> Tareas pendientes
A - Según el fragmento sobre la austeridad, ¿qué exigen los austerianos durante una depresión?
B - Enumera los defectos que, según el fragmento sobre la austeridad, plagaban la investigación académica invocada por los austerianos.

> Fragmento para leer
══════════

Los debates económicos rara vez terminan con un KO técnico. Pero el gran
debate político de los últimos años entre los keynesianos, que abogan por
mantener y, de hecho, aumentar el gasto público durante una depresión, y los
austerianos, que exigen recortes inmediatos del gasto, se acerca a ello, al
menos en el mundo de las ideas. En estos momentos, la postura austeriana ha
caído por su propio peso; no solo es que sus predicciones sobre el mundo real
fuesen completamente erróneas, sino que la investigación académica que se
invocaba para respaldar esa postura ha resultado estar plagada de
equivocaciones, omisiones y estadísticas dudosas.
Aun así, sigue habiendo dos grandes preguntas. La primera: ¿cómo llegó
la doctrina de la austeridad a ser tan influyente en un primer momento? Y la
segunda: ¿cambiarán en algo las políticas ahora que las principales
afirmaciones austerianas se han convertido en carnaza para los programas de
humor de madrugada?

══════════

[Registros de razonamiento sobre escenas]

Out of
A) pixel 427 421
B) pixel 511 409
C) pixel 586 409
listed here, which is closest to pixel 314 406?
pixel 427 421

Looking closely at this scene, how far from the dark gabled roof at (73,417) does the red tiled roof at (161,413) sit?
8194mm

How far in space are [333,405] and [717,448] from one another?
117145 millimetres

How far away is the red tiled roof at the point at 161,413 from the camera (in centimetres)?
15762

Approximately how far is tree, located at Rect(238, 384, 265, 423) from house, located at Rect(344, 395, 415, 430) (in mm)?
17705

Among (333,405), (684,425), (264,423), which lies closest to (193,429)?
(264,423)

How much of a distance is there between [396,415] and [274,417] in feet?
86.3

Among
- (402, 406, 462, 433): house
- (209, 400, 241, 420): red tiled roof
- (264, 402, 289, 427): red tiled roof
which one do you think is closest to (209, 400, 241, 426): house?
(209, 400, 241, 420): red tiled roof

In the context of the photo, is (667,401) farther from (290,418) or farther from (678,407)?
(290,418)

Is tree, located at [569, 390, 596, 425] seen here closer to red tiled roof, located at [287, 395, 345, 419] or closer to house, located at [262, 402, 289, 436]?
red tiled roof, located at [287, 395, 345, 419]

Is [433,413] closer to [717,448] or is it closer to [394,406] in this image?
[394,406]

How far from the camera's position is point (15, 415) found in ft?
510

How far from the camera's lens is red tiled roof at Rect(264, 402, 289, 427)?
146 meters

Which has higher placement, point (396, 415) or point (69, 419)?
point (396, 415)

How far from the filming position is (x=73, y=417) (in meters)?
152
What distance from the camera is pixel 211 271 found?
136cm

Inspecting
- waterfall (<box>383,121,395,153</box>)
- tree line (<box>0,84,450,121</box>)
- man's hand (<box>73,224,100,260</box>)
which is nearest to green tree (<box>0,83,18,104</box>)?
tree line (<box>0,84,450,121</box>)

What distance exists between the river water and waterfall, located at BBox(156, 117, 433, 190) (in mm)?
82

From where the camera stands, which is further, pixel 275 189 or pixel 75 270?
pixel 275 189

══════════

> Respuestas por tarea
A - Recortes inmediatos del gasto.

B - Equivocaciones, omisiones y estadísticas dudosas.